[EXTRACT PROVIDED — start]
Therefore "being able to write these" means "being able to crash other apps". It’s an hostile behavior, not really on par with Python objectives.

Szorc: Mercurial's Journey to and Reflections on Python 3

Posted Jan 16, 2020 10:17 UTC (Thu) by roc (subscriber, #30627) [Link] (35 responses)

> the crash and burning *can* *not* be avoided given that filename argument passing is widely used in all systems at all levels

Depends on what you mean by "cannot be avoided". All platforms that I know of allow passing any filename as a command-line argument. On Linux, it is easy to write a C or Rust program that spawns another program, passing a non-UTF8 filename as a command line argument. It is easy to write the spawned program in C or Rust and have it open that file. In fact, the idiomatic C and Rust code will handle non-UTF8 filenames correctly.

That C code won't work on Windows, you'll have to use wmain() or something, but the Rust code would work on Windows too.

So if you use the right languages "crashing and burning" *can* be avoided without the developer even having to work hard.

If you mean "cannot be avoided because most programs are buggy with non-UTF8 filenames, because they are use languages and libraries that don't handle non-UTF8 filenames well", that's true, *and we need to fix or move away from those languages and libraries*.

Szorc: Mercurial's Journey to and Reflections on Python 3

Posted Jan 16, 2020 12:49 UTC (Thu) by nim-nim (subscriber, #34454) [Link] (1 responses)

Your app do not own the filesystem. It‘s shared data space. You do not control how other programs read and process filenames. You do not control what other programs the system used installed and is using.

Do not feed them time bombs.

Szorc: Mercurial's Journey to and Reflections on Python 3

Posted Jan 16, 2020 21:17 UTC (Thu) by roc (subscriber, #30627) [Link]

> Your app do not own the filesystem. It‘s shared data space. You do not control how other programs read and process filenames. You do not control what other programs the system used installed and is using.
[EXTRACT PROVIDED — finish]
> REQUIRED WORK:
A. Answer these questions using the forum thread:
(i) At what time (UTC) was roc's first complete comment posted?
(ii) According to roc, what function might a C program need to use on Windows?
(iii) What subscriber number appears beside nim-nim's name?
B. Copy everything in the forum thread from "Posted Jan 16, 2020 10:17" down to "on Windows too.".
C. List every programming language named in the forum thread.
The material that comes next has no connection to the forum thread.
[MATERIAL PROVIDED — start]
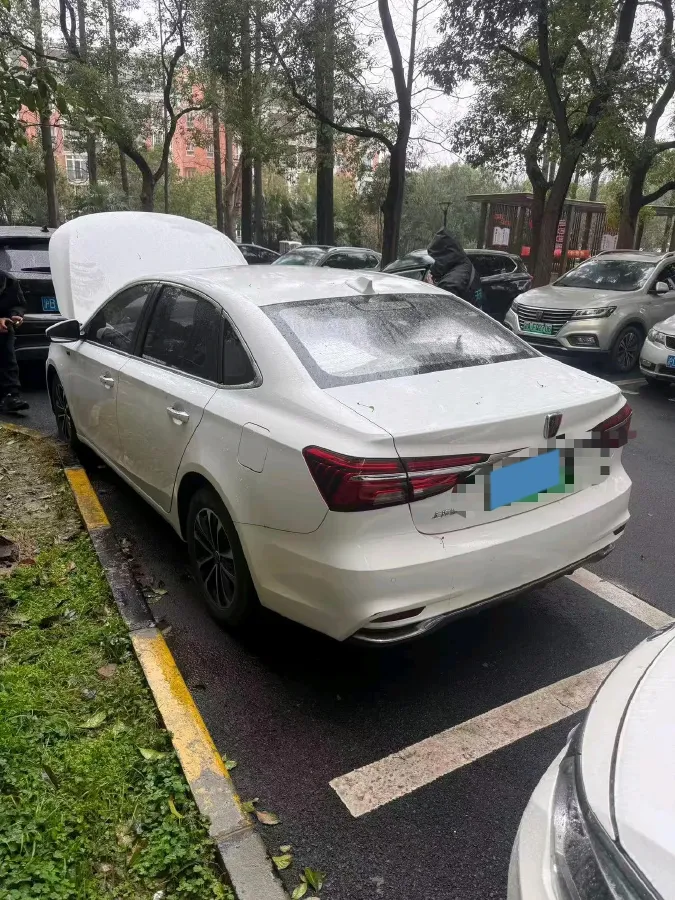 2020 Roewe i6 MAX 1.5T 169HP L4 AMT PHEV,autocango,china used car exporter,china ev exporter,chinese used car exporter,chinese used ev exporter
[MATERIAL PROVIDED — finish]
> RESPONSES FOR EACH TASK:
A.
(i) 10:17 UTC
(ii) wmain()
(iii) #34454

B.
Posted Jan 16, 2020 10:17 UTC (Thu) by roc (subscriber, #30627) [Link] (35 responses)

> the crash and burning *can* *not* be avoided given that filename argument passing is widely used in all systems at all levels

Depends on what you mean by "cannot be avoided". All platforms that I know of allow passing any filename as a command-line argument. On Linux, it is easy to write a C or Rust program that spawns another program, passing a non-UTF8 filename as a command line argument. It is easy to write the spawned program in C or Rust and have it open that file. In fact, the idiomatic C and Rust code will handle non-UTF8 filenames correctly.

That C code won't work on Windows, you'll have to use wmain() or something, but the Rust code would work on Windows too.

C. Python, C, Rust